We pulled away and we stared into each others eyes.
"You're the only one for me, darling. Always and forever" Malia softly said.
I smiled, feeling small tears stream down my face, and tightened my hold around her.
"You're the only one for me too, baby. Always and forever" I softly said.
"Please don't be scared about losing me because I can assure you that that's never going to happen. You won't ever lose me. I'm here to stay. I love you more than you'll know" Malia told me.
Whatever fear or nerves I had began to vanish.
Now, nothing but relief coursed through my body.
That was enough for my fear to go away. That's what I needed for it to finally vanish.
"The same goes for you, baby. You won't ever lose me because I am here to stay. I love you more than life itself" I told her.
Malia smiled up at me, nothing but love in her eyes.
Small tears began streaming down her face causing me to reach out in order to wipe them away.
Malia cupped the sides of my face and leaned in so that her lips were near my ear.
"Take me to our room and make love to me. Please, darling" Malia begged.

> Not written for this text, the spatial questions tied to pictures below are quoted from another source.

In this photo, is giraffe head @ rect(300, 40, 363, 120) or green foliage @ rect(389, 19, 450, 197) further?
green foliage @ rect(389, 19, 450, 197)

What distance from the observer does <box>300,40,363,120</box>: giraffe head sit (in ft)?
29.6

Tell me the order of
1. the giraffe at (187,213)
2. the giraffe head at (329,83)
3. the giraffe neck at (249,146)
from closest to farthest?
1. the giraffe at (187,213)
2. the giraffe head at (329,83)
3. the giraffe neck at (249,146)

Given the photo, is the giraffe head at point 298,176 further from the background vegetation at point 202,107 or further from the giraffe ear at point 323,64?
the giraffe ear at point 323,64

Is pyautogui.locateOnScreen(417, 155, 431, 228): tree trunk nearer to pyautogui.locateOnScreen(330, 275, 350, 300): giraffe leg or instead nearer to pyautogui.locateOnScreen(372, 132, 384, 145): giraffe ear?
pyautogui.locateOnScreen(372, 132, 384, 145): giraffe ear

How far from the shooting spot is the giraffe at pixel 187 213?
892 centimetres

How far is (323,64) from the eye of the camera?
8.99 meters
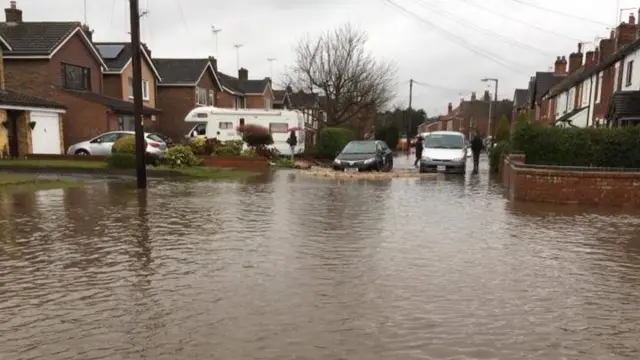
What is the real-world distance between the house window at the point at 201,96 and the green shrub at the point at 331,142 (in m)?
12.7

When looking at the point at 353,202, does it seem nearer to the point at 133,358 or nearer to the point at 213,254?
the point at 213,254

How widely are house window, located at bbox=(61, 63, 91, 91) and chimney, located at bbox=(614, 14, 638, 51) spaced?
31581 millimetres

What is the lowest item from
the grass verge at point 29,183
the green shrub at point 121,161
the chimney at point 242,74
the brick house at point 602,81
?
the grass verge at point 29,183

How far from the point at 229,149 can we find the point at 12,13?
17556 mm

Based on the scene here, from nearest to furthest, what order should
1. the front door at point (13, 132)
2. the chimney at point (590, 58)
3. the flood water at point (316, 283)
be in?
1. the flood water at point (316, 283)
2. the front door at point (13, 132)
3. the chimney at point (590, 58)

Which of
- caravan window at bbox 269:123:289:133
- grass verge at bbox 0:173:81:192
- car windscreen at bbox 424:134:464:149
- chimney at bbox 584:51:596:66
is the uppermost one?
chimney at bbox 584:51:596:66

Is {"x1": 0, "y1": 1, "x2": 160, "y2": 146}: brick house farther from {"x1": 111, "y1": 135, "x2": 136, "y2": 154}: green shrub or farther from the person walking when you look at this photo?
the person walking

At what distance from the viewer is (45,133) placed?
2580cm

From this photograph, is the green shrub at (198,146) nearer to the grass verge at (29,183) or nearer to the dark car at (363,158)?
the dark car at (363,158)

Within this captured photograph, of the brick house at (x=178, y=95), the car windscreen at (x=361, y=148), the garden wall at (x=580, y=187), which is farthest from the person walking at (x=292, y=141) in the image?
the garden wall at (x=580, y=187)

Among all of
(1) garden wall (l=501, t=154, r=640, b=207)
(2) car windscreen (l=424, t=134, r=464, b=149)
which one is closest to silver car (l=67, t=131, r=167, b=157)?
(2) car windscreen (l=424, t=134, r=464, b=149)

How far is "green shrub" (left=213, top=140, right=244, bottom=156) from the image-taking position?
24641mm

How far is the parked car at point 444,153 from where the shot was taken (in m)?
21.8

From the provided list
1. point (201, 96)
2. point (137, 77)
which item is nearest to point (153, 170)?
point (137, 77)
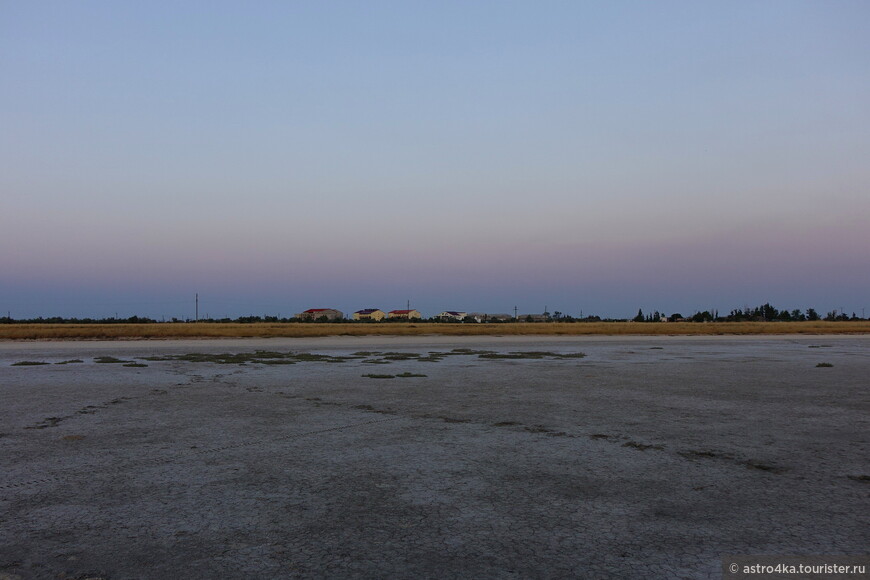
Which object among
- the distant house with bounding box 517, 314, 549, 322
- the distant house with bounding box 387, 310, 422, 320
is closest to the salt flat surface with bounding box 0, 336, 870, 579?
the distant house with bounding box 517, 314, 549, 322

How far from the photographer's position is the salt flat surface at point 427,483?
4.12m

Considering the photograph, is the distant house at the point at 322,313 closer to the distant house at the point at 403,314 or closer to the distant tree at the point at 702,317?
the distant house at the point at 403,314

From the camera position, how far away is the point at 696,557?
4035mm

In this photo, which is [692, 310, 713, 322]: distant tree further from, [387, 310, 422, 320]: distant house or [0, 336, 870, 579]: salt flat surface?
[0, 336, 870, 579]: salt flat surface

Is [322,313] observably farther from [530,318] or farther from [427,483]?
[427,483]

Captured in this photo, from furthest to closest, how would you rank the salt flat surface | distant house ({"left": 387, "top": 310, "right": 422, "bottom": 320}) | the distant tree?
distant house ({"left": 387, "top": 310, "right": 422, "bottom": 320}) < the distant tree < the salt flat surface

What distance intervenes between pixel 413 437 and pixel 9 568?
4882 millimetres

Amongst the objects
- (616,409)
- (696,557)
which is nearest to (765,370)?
(616,409)

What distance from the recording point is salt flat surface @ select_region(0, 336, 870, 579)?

My eyes slowly darkened at her command and I could feel nothing but love, passion and lust take over me.
When Malia pulled away from my ear I didn't hesitate to smash my lips onto hers.
Malia eagerly kissed me back with nothing but love, passion and lust.
My hands wandered down to her thighs and I gripped them before lifting her off the ground.
Malia wrapped her legs around my waist and removed her lips from mine and began kissing and biting at my neck.
I moaned in satisfaction before quickly turning off the kitchen light.
Just like that I made my way upstairs, still holding my beautiful fiance in my arms, so I could head back to our room.
And, well, you already know what happened next.